Activity list |
1: In the source text below, rewrite the paragraph beginning "Surveys were collected from 1425 women" as a short bulleted list that keeps its main facts.
2: Using the source text below, answer each question briefly:
(a) How many women from rural Kenya were excluded from the analysis?
(b) What was the mean age of all women in the Ghana sample?
(c) What percentage of all women in the India sample were currently married?
3: According to the source text below, why were six women from rural Kenya and one woman from Ghana left out of the analysis? Answer in one to three sentences.

::: Source text :::

Surveys were collected from 1425 women in Kenya (894 rural and 531 urban), 227 women in Ghana, and 2018 women in India who had recently given birth in a health facility. Six women from the rural sample in Kenya and one woman in Ghana were excluded from the present analysis owing to missing data on >9 items on the survey. The full sample in India was used. Table 1 shows the demographic characteristics of respondents in the estimation and confirmation samples in each country. Most women were aged 20–29 and married. Women in Kenya and India had accessed a higher level of education than women in Ghana. Single missing responses were imputed for 17 (1.9%) women in rural Kenya, 1 (0.2%) woman in urban Kenya, and 27 (11.9%) women in Ghana. “Not applicable” responses were imputed for six scale items pertaining to visual privacy, involvement in care, explanation of medications, anxiety, and having a support person for labor and delivery. Across those six items, an average of 14.5% of responses in Kenya, 0.5% in Ghana, and 0.4% in India were replaced.

Table 1. Demographic characteristics of respondents included in the analytic sample
Variable Kenya Ghana India
All women (n=1419) Estimation sample (n=710) Confirmation sample (n=709) All women (n=226) Estimation Sample (n=113) Confirmation Sample (n=113) All women (n=2018) Estimation Sample (n=1009) Confirmation Sample (n=1009)
Age, years (mean [SD]) 25.2 (5.5) 25.3 (5.6) 25.1 (5.4) 29.5 (6.7) 30.3 (6.8) 28.8 (6.6) 25.0 (4.0) 24.9 (3.9) 25.1 (4.2)
Parity, no. (mean [SD]) 2.5 (1.6) 2.5 (1.5) 2.4 (1.6) 3.3 (1.9) 3.4 (1.7) 3.3 (2.0) 4.4 (3.5) 4.4 (3.5) 4.4 (3.5)
Marital status (No. [%])
Not married 340 (24.0) 165 (23.2) 175 (24.7) 13 (5.8) 3 (2.7) 10 (8.8) 5 (0.2) 2 (0.2) 3 (0.3)
Currently married 1079 (76.0) 545 (76.8) 534 (75.3) 213 (94.2) 110 (97.3) 103 (91.2) 2013 (99.8) 1007 (99.8) 1006 (99.7)
Education (No. [%])
No school/primary 704 (49.6) 351 (49.4) 353 (49.8) 165 (73.0) 86 (76.1) 79 (69.9) 941 (46.6) 477 (47.3) 464 (46.0)
Post-primary/vocational/secondary 516 (36.4) 264 (37.2) 252 (35.5) 58 (25.7) 26 (23.0) 32 (28.3) 831 (41.2) 421 (41.7) 410 (40.6)
College or higher 199 (14.0) 95 (13.4) 104 (14.7) 3 (1.3) 1 (0.9) 2 (1.8) 246 (12.2) 111 (11.0) 135 (13.4)

::: Listed entries :::

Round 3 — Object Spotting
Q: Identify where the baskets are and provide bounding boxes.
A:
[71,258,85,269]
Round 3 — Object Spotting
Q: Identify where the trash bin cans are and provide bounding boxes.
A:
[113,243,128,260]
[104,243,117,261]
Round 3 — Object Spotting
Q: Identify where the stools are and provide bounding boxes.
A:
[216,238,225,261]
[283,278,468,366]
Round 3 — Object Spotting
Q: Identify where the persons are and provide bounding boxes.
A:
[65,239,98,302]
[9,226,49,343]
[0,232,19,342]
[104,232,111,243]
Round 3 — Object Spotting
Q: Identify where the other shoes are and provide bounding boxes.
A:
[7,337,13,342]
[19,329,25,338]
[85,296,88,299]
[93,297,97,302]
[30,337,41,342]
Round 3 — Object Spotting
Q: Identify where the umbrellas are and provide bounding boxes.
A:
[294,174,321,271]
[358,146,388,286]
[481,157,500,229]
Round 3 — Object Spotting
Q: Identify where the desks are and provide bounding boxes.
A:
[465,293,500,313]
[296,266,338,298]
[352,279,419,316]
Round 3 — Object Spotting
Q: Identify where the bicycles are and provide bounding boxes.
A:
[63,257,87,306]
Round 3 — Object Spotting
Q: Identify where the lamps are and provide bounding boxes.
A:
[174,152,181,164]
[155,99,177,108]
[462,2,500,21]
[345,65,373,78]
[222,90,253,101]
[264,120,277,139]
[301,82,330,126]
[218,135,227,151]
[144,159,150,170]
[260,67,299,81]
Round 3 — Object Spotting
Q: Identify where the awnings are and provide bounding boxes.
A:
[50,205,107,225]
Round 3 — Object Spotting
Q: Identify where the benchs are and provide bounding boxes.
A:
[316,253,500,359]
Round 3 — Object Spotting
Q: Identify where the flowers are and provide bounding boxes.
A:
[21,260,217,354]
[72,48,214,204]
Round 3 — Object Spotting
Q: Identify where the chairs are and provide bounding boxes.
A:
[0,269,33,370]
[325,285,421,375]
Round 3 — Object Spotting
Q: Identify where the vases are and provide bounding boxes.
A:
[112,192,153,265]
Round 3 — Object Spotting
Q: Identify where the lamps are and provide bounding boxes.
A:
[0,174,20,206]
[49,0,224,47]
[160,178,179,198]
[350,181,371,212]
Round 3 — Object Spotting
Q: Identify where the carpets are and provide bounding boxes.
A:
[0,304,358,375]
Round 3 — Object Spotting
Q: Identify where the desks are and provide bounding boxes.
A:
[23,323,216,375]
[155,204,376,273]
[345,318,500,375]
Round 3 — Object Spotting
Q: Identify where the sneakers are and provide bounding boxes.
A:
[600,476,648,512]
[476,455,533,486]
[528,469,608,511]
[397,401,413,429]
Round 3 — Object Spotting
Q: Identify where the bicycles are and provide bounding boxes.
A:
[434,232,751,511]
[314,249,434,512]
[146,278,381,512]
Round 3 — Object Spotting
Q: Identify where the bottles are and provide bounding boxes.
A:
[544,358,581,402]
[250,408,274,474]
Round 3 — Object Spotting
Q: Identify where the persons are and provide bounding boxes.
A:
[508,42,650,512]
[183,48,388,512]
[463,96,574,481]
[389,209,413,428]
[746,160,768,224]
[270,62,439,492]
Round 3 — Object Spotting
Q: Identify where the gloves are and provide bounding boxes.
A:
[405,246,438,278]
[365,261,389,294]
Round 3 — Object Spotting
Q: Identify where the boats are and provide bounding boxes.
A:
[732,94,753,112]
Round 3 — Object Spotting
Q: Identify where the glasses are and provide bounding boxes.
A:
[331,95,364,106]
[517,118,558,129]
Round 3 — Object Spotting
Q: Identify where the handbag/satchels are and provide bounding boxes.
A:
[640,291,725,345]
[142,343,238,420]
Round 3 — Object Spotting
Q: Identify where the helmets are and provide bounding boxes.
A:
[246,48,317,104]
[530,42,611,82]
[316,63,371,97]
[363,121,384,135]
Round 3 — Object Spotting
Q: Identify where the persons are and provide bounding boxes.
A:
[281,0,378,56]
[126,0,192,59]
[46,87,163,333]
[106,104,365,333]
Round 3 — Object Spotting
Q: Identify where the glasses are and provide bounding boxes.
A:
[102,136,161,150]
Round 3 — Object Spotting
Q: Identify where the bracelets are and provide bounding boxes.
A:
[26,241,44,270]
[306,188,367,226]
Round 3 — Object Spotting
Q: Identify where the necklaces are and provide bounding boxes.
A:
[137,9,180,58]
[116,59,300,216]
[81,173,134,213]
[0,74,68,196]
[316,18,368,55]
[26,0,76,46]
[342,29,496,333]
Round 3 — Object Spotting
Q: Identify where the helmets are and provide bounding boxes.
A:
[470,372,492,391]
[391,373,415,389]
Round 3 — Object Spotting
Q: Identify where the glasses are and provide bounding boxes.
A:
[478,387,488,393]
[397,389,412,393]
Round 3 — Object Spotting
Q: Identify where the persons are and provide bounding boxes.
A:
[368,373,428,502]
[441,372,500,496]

:::

Expected results |
1:
- Surveys came from women who had recently given birth in a health facility: 1425 in Kenya (894 rural, 531 urban), 227 in Ghana and 2018 in India.
- Six women from rural Kenya and one from Ghana were excluded for missing data on more than 9 survey items. The full India sample was used.
- Table 1 gives demographic characteristics for the estimation and confirmation samples in each country.
- Most women were aged 20–29 and married. Women in Kenya and India had more education than women in Ghana.
- Single missing responses were imputed for 17 (1.9%) women in rural Kenya, 1 (0.2%) in urban Kenya and 27 (11.9%) in Ghana.
- "Not applicable" responses were imputed for six scale items on visual privacy, involvement in care, explanation of medications, anxiety and having a support person for labor and delivery. On average, 14.5% of these responses were replaced in Kenya, 0.5% in Ghana and 0.4% in India.

2:
(a) Six women.
(b) 29.5 years (SD 6.7).
(c) 99.8%.

3: They were excluded because they were missing data on more than 9 items of the survey.